Rosemary-Thyme Au Gratin Potatoes
4 tablespoon butter
2 garlic cloves, smashed
1 tablespoon fresh thyme
2 teaspoons chopped fresh rosemary
1 bay leaf
4 Russet potatoes, peeled
2/3 cup grated Gruyere
1/2 cup grated Parmesan
1 egg, beaten
1/2 cup heavy cream
1/4 teaspoon freshly grated nutmeg
Salt and freshly cracked black pepper
Preheat oven to 400 degrees Fahrenheit.
In a small saucepan melt butter, garlic, thyme, rosemary, and bay over low heat; steep 4 minutes, remove from heat. Slice potatoes 1/8-inch thick.

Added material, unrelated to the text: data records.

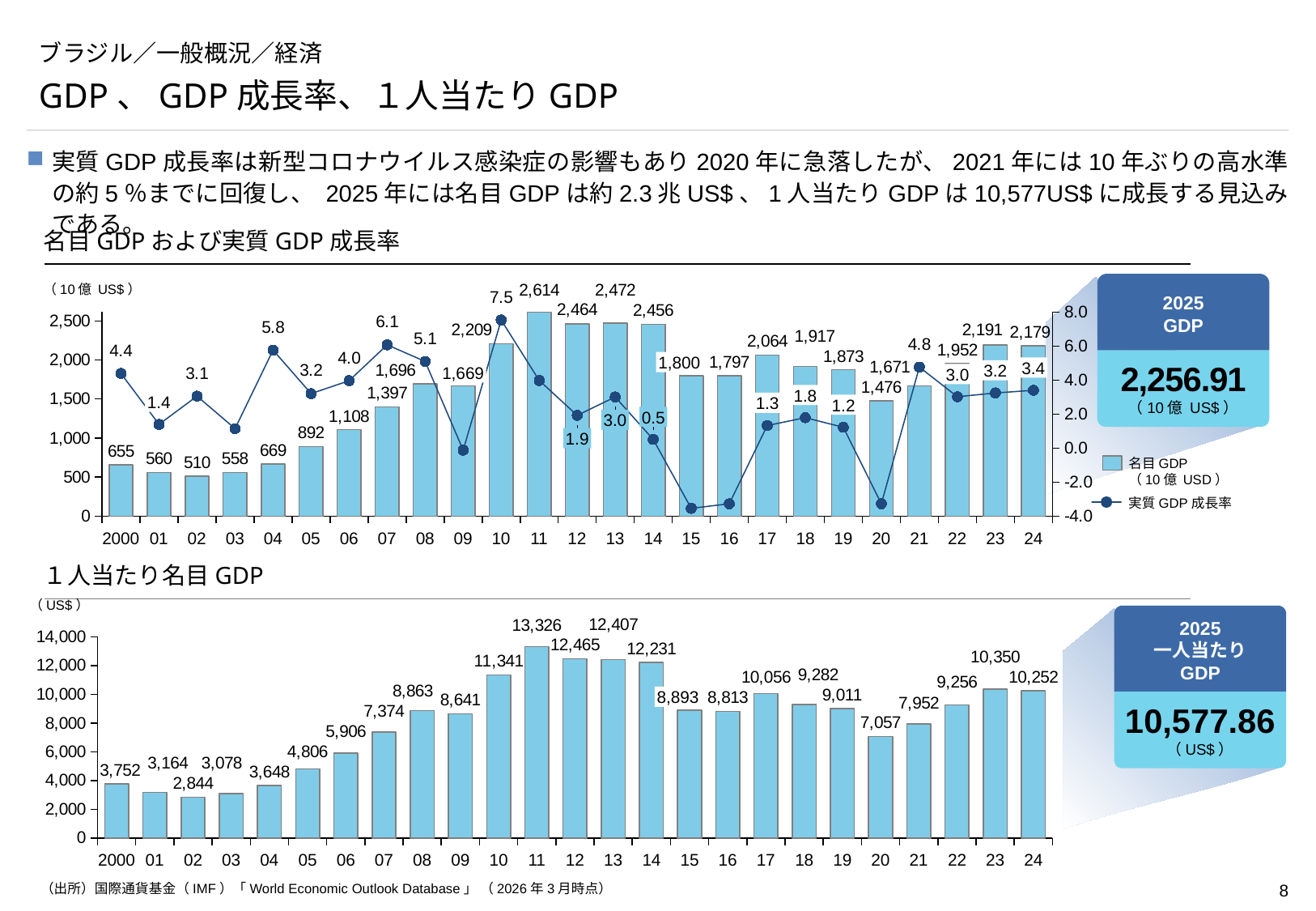
In the 名目GDPおよび実質GDP成長率 chart, which year has the lowest nominal GDP bar? 02 How many years are plotted on the x axis of the 1人当たり名目GDP chart? 25 What kind of chart is the 1人当たり名目GDP chart? bar chart In the 1人当たり名目GDP chart, which year has the highest value? 11 In the 名目GDPおよび実質GDP成長率 chart, what is the difference between the nominal GDP values for 23 and 24? 12 In the 1人当たり名目GDP chart, which is larger, the value for 17 or the value for 18? 17 How many series does the legend of the 名目GDPおよび実質GDP成長率 chart list? 2 In the 名目GDPおよび実質GDP成長率 chart, what is the real GDP growth rate for 2010? 7.5 In the 1人当たり名目GDP chart, what is the difference between the values for 11 and 2000? 9,574 In the 1人当たり名目GDP chart, what is the value for 2000? 3,752 In the 名目GDPおよび実質GDP成長率 chart, what is the nominal GDP value for 2011? 2,614 In the 名目GDPおよび実質GDP成長率 chart, is the real GDP growth rate for 15 greater or less than -2.0? less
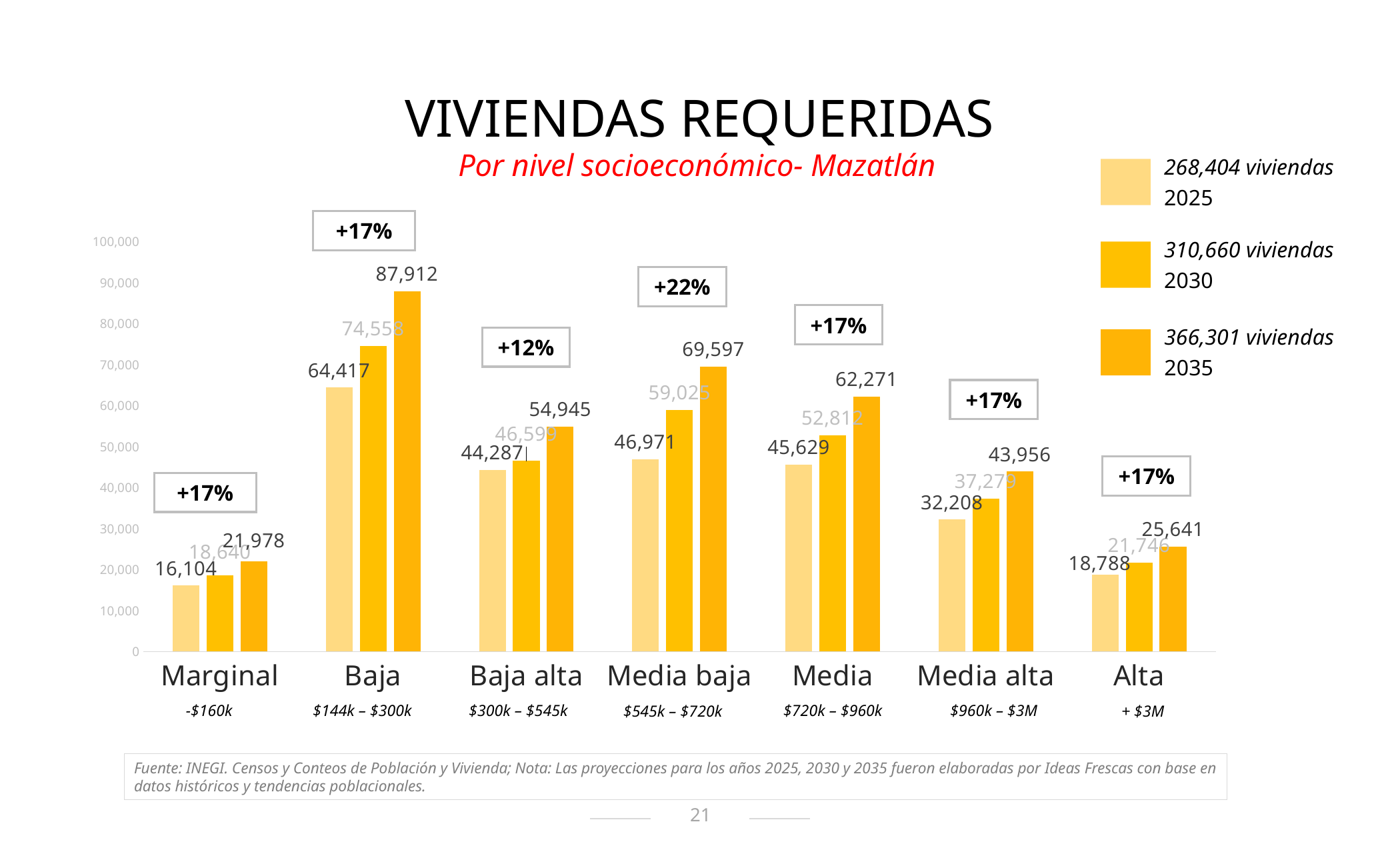
Is the 2035 value for Media baja greater or less than 60,000? greater What is the 2035 value for Baja? 87,912 Which category has the highest 2035 value? Baja Which is larger, the 2030 value for Media or the 2030 value for Baja alta? Media What is the 2030 value for Media alta? 37,279 What kind of chart is shown on the slide? bar chart What is the difference between the 2035 and 2025 values for Baja? 23,495 What is the 2025 value for Media baja? 46,971 How many socioeconomic categories are shown on the x axis? 7 Which category has the lowest 2025 value? Marginal How many series does the legend list? 3 What percentage increase is shown in the box above the Media baja group? +22%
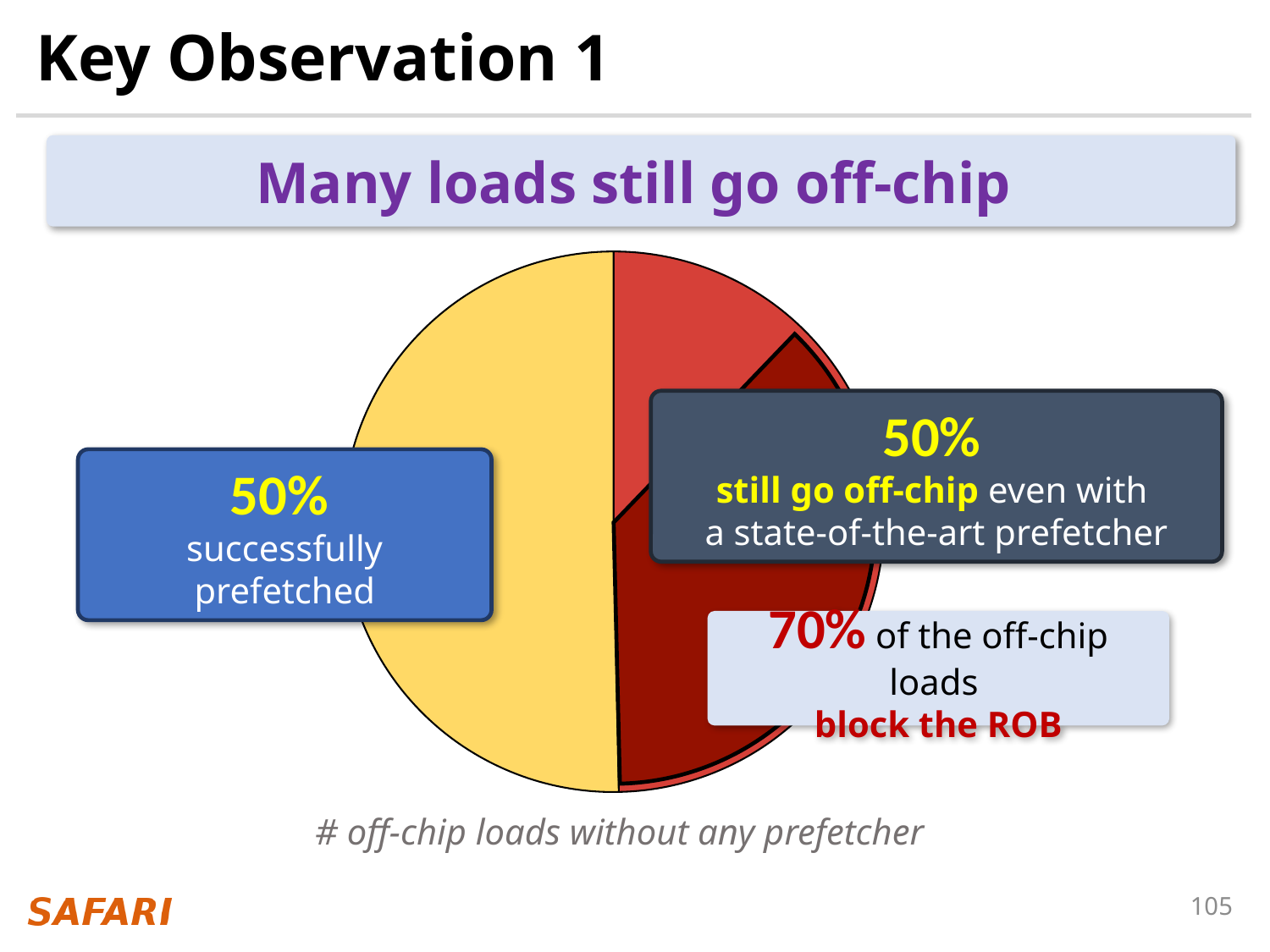
What kind of chart is shown on the slide? pie chart What is the difference between the share of loads successfully prefetched and the share that still go off-chip? 0% What share of off-chip loads without any prefetcher are successfully prefetched according to the pie chart? 50% Is the share of off-chip loads that block the ROB greater or less than 50%? greater What percentage of the off-chip loads block the ROB according to the slide? 70% Is the share of loads that are successfully prefetched larger or smaller than the share that still go off-chip? equal What is the combined share of loads successfully prefetched and loads that still go off-chip? 100% What share of loads still go off-chip even with a state-of-the-art prefetcher according to the pie chart? 50% Which colour represents the loads that are successfully prefetched in the pie chart? yellow What does the caption below the pie chart say the chart represents? # off-chip loads without any prefetcher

In a large oven-proof skillet drizzle 1 teaspoon of the butter mixture. Arrange potatoes in a neat overlapping pattern. Sprinkle potatoes with salt and pepper, drizzle with butter mixture. Top with 1/3 of the cheeses; repeat two more times, reserving the remaining 1/3 of the cheeses.
In a small bowl whisk together egg, cream and nutmeg; pour over potatoes. Sprinkle remaining cheeses on top. Place pan in oven; bake 40 minutes. Remove from oven, let stand 5 minutes before serving.